Sr. CyberSecurity Engineer – Endpoint Security
Moody's IT Risk department is looking for an Sr. CyberSecurity Engineer to join its growing
organization. This is a challenging position requiring deep knowledge and experience with engineering, design, implementation and support of endpoint security products deployed in a large enterprise. The candidate should be motivated and willing to take on challenges, able to multi-task, collaborate, have strong communication and customer service skills.
The Cybersecurity team is globally responsible for helping the organization balance risk by
aligning policies and procedures with Moody's business and regulatory requirements.

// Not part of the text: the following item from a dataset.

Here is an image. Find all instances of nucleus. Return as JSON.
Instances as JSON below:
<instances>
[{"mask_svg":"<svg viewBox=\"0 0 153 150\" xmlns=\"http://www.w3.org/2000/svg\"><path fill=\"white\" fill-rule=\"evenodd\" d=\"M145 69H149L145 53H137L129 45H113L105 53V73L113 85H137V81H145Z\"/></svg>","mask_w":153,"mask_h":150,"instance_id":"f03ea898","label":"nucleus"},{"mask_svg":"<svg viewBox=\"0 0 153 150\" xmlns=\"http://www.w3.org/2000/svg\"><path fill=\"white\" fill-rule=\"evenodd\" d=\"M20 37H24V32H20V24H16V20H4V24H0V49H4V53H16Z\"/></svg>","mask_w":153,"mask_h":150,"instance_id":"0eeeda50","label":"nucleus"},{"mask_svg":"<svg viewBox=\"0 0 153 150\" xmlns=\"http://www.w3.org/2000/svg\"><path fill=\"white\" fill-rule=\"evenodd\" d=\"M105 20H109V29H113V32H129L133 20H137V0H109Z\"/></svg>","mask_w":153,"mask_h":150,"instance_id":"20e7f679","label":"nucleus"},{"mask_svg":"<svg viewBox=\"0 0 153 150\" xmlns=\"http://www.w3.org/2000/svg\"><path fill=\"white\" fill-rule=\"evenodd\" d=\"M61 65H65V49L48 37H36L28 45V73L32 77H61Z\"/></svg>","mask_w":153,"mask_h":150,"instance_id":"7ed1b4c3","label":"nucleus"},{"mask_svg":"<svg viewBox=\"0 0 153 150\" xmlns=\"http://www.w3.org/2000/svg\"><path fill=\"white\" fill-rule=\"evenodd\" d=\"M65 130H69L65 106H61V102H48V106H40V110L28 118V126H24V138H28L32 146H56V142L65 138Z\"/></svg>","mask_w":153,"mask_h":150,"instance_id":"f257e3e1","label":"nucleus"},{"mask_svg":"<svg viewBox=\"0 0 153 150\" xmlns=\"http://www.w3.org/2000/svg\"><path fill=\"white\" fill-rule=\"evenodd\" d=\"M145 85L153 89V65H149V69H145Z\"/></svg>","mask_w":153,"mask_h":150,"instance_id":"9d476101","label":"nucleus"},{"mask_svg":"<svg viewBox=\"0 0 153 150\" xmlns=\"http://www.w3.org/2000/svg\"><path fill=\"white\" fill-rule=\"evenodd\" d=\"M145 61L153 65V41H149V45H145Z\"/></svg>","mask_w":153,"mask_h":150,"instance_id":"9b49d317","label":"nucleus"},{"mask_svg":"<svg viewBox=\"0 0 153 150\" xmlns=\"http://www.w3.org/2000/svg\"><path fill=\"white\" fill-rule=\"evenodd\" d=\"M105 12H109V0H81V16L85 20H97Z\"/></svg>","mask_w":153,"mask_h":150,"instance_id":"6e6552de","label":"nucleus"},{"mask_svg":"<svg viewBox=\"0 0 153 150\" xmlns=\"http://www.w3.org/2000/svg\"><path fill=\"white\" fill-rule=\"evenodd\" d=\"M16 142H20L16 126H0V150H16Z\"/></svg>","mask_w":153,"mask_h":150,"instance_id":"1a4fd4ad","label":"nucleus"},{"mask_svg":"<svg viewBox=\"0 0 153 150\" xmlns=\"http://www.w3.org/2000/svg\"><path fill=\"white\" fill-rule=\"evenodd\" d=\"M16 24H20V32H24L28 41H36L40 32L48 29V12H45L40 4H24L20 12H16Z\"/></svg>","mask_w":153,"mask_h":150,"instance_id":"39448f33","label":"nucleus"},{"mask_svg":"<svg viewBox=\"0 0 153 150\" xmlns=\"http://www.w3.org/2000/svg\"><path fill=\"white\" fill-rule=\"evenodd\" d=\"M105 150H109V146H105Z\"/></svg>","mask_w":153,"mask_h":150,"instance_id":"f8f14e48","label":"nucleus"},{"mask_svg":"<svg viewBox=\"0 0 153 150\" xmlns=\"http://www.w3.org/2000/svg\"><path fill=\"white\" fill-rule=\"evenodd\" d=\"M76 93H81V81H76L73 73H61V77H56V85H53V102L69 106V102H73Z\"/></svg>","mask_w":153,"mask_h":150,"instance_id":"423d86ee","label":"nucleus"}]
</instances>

The
team is responsible for the development, enforcement and monitoring of security controls,
policies and procedures, disaster recovery programs, GRC (Governance, Risk and Compliance)
reporting and the delivery of security services including the company's Cyber Security
• Assist and become subject matter expert on a range of endpoint security products in the Cybersecurity portfolio - including EDR and encryption
• Research and recommend new features for existing endpoint security tools
• Enhance automation in areas such as compliance, installation and reporting
• Assist with creating and updating documentation including standard operating procedures and guides for different audiences - internal team, InfoRisk, and IT teams
• Develop, collect and mature security metrics for IT Risk programs
• Security tool deployment in Cloud and On-Premise environments
• Provide escalation support for endpoint security tools
• Work with IT teams to develop or enhance processes, provide cross-training, assistance and build relationships
• Assist with compliance, ensuring endpoint tools are properly installed, reporting and fully functional across the organization
• Plan and assist with implementation of security tools for new acquisitions
• Plan and rollout upgrades, perform true-ups and remediation
• Some scheduled weekend work and on-call rotation expected
Minimum education and work experience required for this position include:
• Minimum 7-12 years of experience in IT industry, preferably in a financial service or consulting organization
• 3-7 years IT engineering experience with security tools and technologies
• Strong analytical skills to troubleshoot effectively with minimal assistance
• BS or BA degree, preferably in engineering, science or technology
• Strong background implementing and supporting endpoint security technologies such as EDR, AV, local firewalls, encryption, VPN and proxy; preferably with CrowdStrike Falcon, Symantec Endpoint Protection and BitLocker.
• Thinks with a security mindset. The successful candidate has a strong IT background with in depth knowledge of several key security practice area: access control; application security; network security; security architecture; security strategy
• Ability to quickly assimilate new technologies, tools, internal/external systems and design frameworks.
• Working experience with cloud technologies such as AWS and Azure
• Automation or scripting experience
• Broad technical background including understanding of networking, firewalls, servers, workstations and Active Directory
• Strong working knowledge of Windows Server and Workstation
• Linux experience a big plus
• macOS experience a plus
• Accountable, responsible and takes ownership for supported technologies
• Strong written and oral communication skills including the ability to interact directly with customers that do not have an IT background
• Strong reading comprehension skills - must be able to read and carry out actions based on internal and external technical and procedural documentation
• Intermediate to strong organizational skills
• Intermediate presentation skills involving large and of varying IT background audiences.
Moody's is an equal opportunity employer. All qualified applicants will receive consideration for employment without regard to race, color, religion, sex, national origin, disability, protected veteran status, sexual orientation, gender expression, gender identity or any other characteristic protected by law.
Candidates for Moody's Corporation may be asked to disclose securities holdings pursuant to Moody's Policy for Securities Trading and the requirements of the position. Employment is contingent upon compliance with the Policy, including remediation of positions in those holdings as necessary.